Around 3, everyone came back to the boat. Charlie had been off in a kayak fishing for bonefish, and came back with a cool story and video: he'd been bitten on the arm by a baby bull shark he'd hooked. His shirt sleeve was shredded and he had a nice semicircle on his arm, and he was grinning from ear to ear. After this encounter, he said he was sitting in his kayak when he noticed an 8-foot bull shark right underneath him. As these are pretty aggressive sharks, he sat perfectly still until it swam away.
We headed out from Compass Cay to a place called Rocky Dundas, where you could snorkel into some caves.
From there, we sailed to South Warderick Wells, and anchored off shore. After dinner (mahi spaghetti), when it got dark, we grabbed flashlights and dinghied to the island to search for hutias. A hutia is a native rodent somewhere in size between a guinea pig and a cat, and when you shine a light on one, it freezes. To be honest, I thought it was going to be a snipe hunt until we saw our first hutia. It was fun to hear them rustling around and then scramble to try to spotlight them. The kids had a blast.
The kids woke up and ran amok for a little while, jumping off the boat and swimming to shore to make more sand castles. We were in a pretty strong current at this spot, so if they wanted to jump off, they had to jump at the bow and then bob along til they got to the back of the boat to get back on. Christopher, of course, jumped off the side, but inched ever closer to the dreaded bow.
Next, we sailed for a couple of hours and tied up at a place Bruce & Sheila referred to as Danger Reef. They threw the leftover breakfast food over, and almost immediately there was a swarm of large fish and some sharks. We were told that the adults were allowed to carefully get in the water but that the children were to stay on the boat. Also, when our friends grabbed their fins, they were quickly told NO FINS - because wearing fins makes it much harder to get back into the boat quickly if need be. With that in mind, about 10 of us slowly crept into the water to float and admire the sharks swimming around us.
This is me, really happy that I can float for the 2nd time in my life. Ever.
Not sure why it's in black & white - I think I must've pushed a wrong button.
There were at one point about 15 sharks in our vicinity, and a few times they came within a foot or two of us - right under our bellies. They were mostly lemon sharks, but there were also a few black-tipped sharks and two bull sharks, so we were all cautious with our movements. They ranged from maybe 7 to about 10 feet in length. This was probably my favorite activity of the week.
After a while, we apparently all floated into a tight group, and the sharks started swimming faster and circling us, so Bruce told us to come back in. Heather was the last one in the water, and was just about to take a video of the sharks when Sheila threw the rest of the food in the water. Heather swam toward the boat just in time, as the sharks starting darting toward her. Sheila apologized to Heather and said she was told everyone was back on board. Happily, no was was eaten, though we did discuss, afterward, that perhaps not all of the parents should have been in the water at the same time. Oh well. Parenting Award #2.

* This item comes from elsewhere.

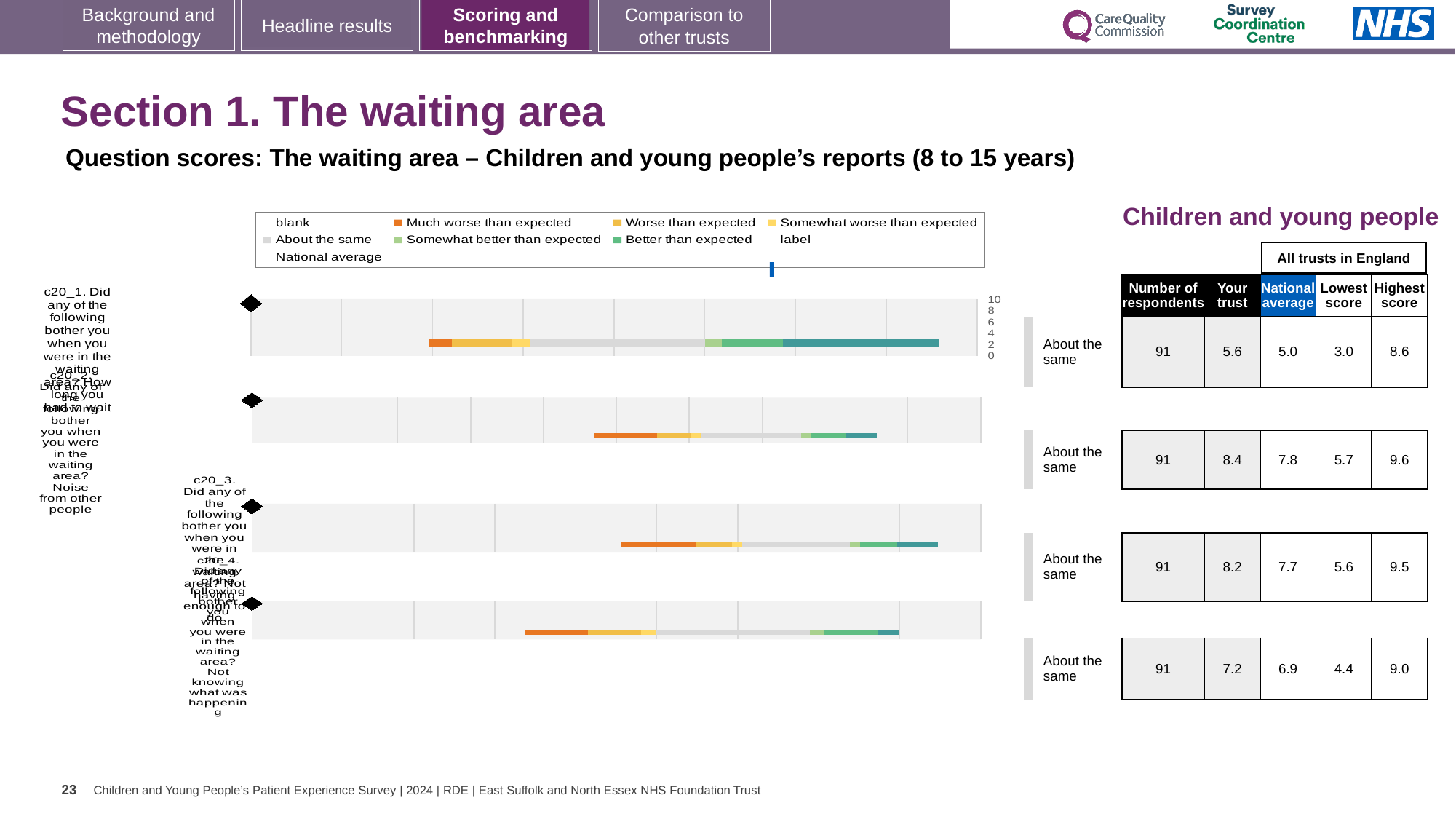
How many entries does the legend above the charts list? 9 What benchmark category is shown next to each of the four bars? About the same Which question has the lowest 'Your trust' score? c20_1 (Noise from other people) How many respondents are shown for c20_4 (Not knowing what was happening)? 91 What is the highest score across all trusts in England for c20_4 (Not knowing what was happening)? 9.0 For c20_2 (How long you had to wait), what is the difference between the 'Your trust' score and the national average? 0.6 How many waiting-area questions (bars) are plotted on the slide? 4 Which question has the highest 'Your trust' score? c20_2 (How long you had to wait) What is the national average score for c20_1 (Noise from other people)? 5.0 What is the 'Your trust' score for c20_2 (How long you had to wait)? 8.4 For c20_3 (Not having enough to do), which is larger: the 'Your trust' score or the national average? Your trust What kind of chart is used to show the question scores on this slide? bar chart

After our shark swim and another short boat ride, we got to do my second-favorite activity of the week: snorkel a plane wreck.

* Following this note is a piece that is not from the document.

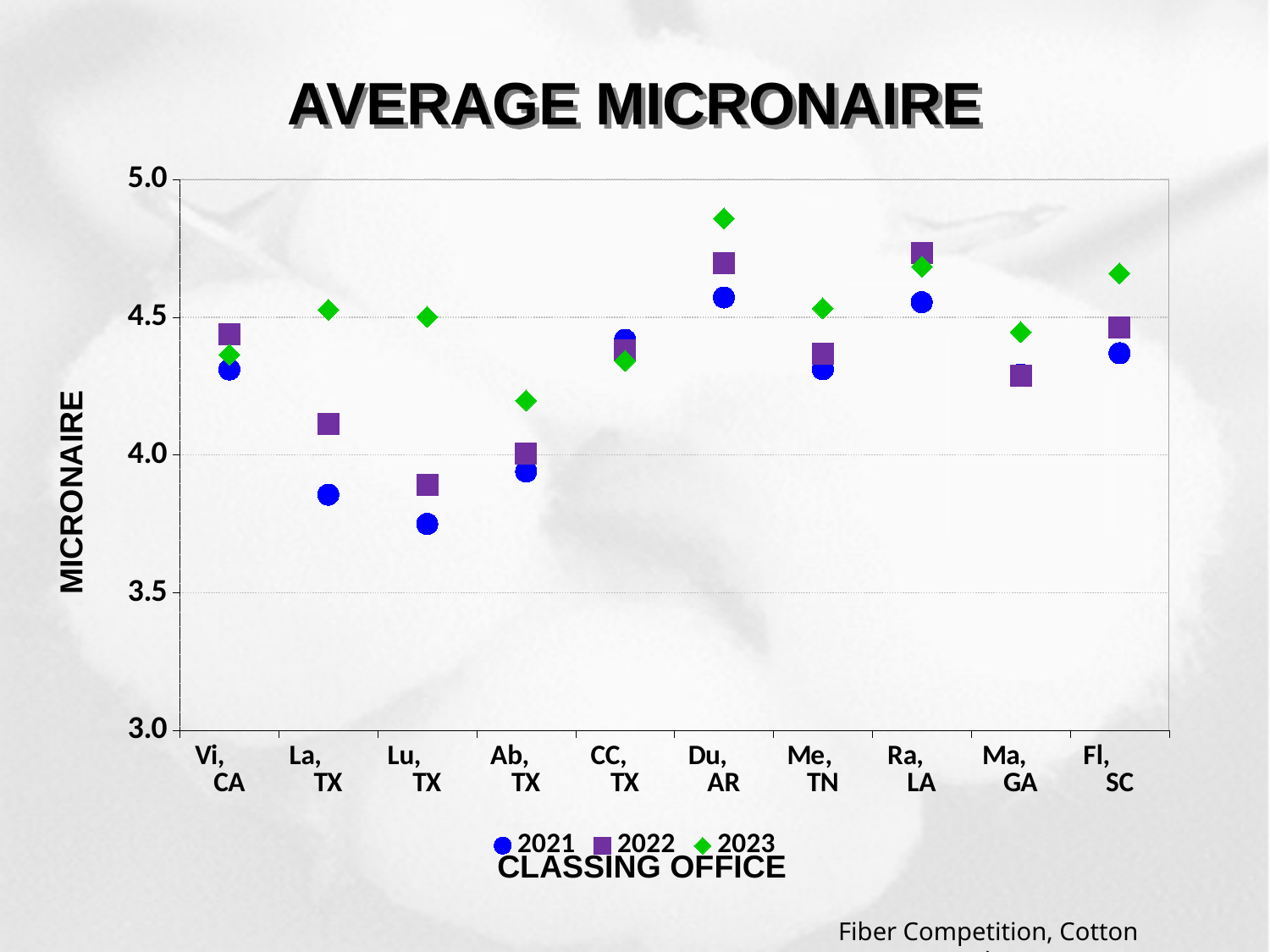
Which classing office has the lowest 2021 micronaire value? Lu, TX What is the title of the chart? AVERAGE MICRONAIRE Is the 2023 value for Fl, SC greater or less than 4.5? greater For Lu, TX, which is larger: the 2021 value or the 2022 value? 2022 Which classing office has the highest 2023 micronaire value? Du, AR Is the 2022 value for Ma, GA greater or less than 4.5? less Which classing office has the lowest 2023 micronaire value? Ab, TX What kind of chart is shown on the slide? Scatter chart How many classing offices are shown on the x axis? 10 Is the 2023 value for Du, AR greater or less than 4.5? greater How many series does the legend list? 3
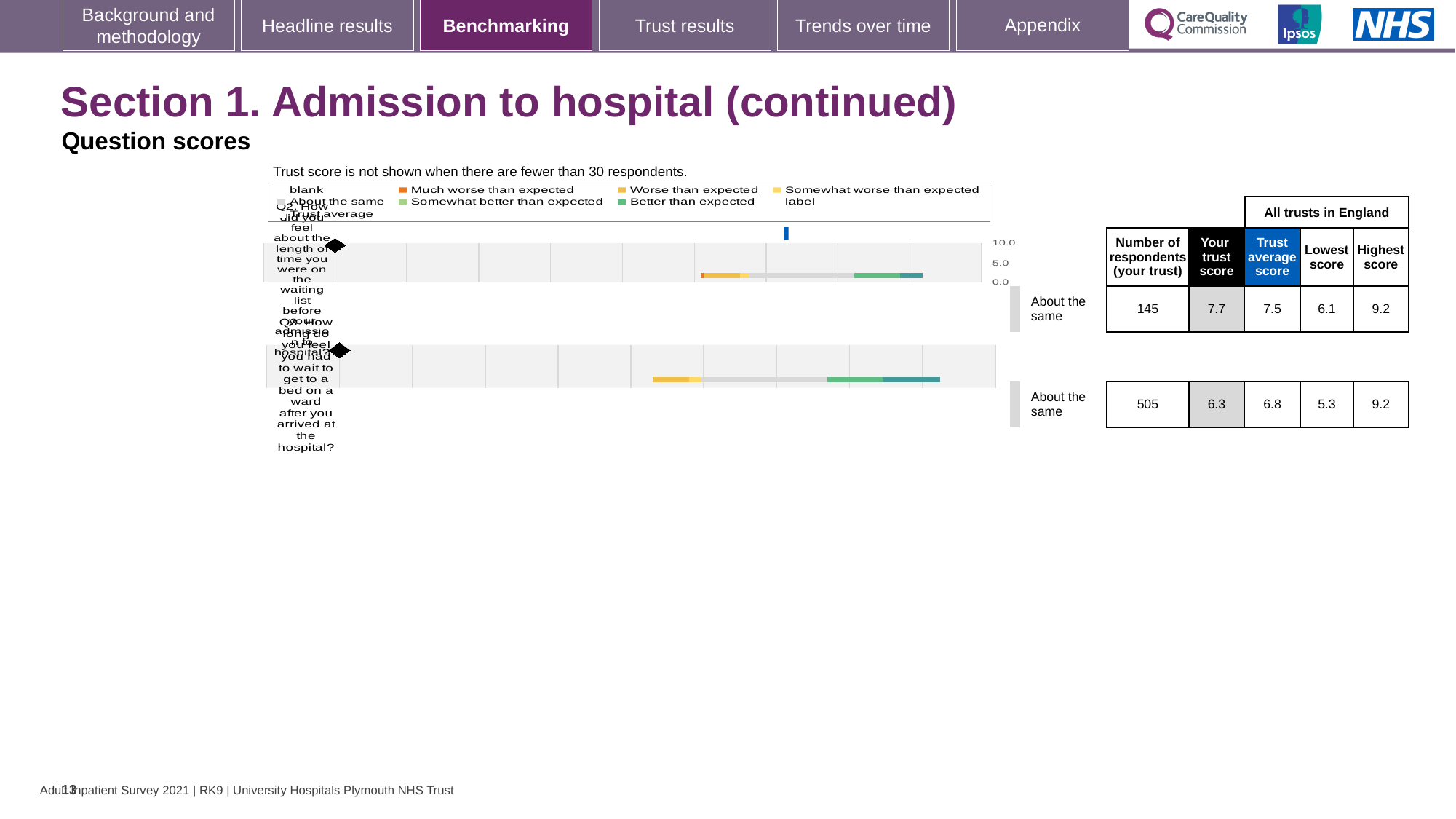
Is the trust score for Q3 greater or less than 5.0 on the axis? greater What kind of chart is used to show the question scores on this slide? bar chart What is the difference between the highest and lowest scores for Q3? 3.9 What is the trust average score for Q2? 7.5 How many respondents answered Q3 for this trust? 505 What is the lowest score across all trusts in England for Q2? 6.1 Which question has the higher trust score, Q2 or Q3? Q2 What is the trust average score for Q3? 6.8 How many questions (Q2 and Q3) are plotted on the slide? 2 What is the trust score for Q2 (how did you feel about the length of time on the waiting list)? 7.7 What is the difference between the trust score and the trust average score for Q2? 0.2 What is the trust score for Q3 (how long did you feel you had to wait to get to a bed on a ward)? 6.3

Norman's Cay used to house a huge cocaine smuggling operation. Bruce told us the runway there was as big as the one in Nassau. In the 1970s, a drug plane went down into the water and has been there since, partially submgerged. It made a great snorkeling site, and was fun for the kids because when they got tired they could just stand on the wings of the plane. There were tons of fish around, the fuselage was still in halfway decent shape, and we saw a huge stingray. All in all, a great activity.
Again, not sure why this video is in black & white, or why I couldn't manage to hold the camera steady :)
We passed by a small island with a lone palm tree, made famous by Corona.
Finally, we stopped for drinks on Norman's Cay at a place called McDuff's, which is apparently a favorite place of Jimmy Buffett's. Not being a big Buffett fan, I didn't care a lot about this, but I did have a nice drink there.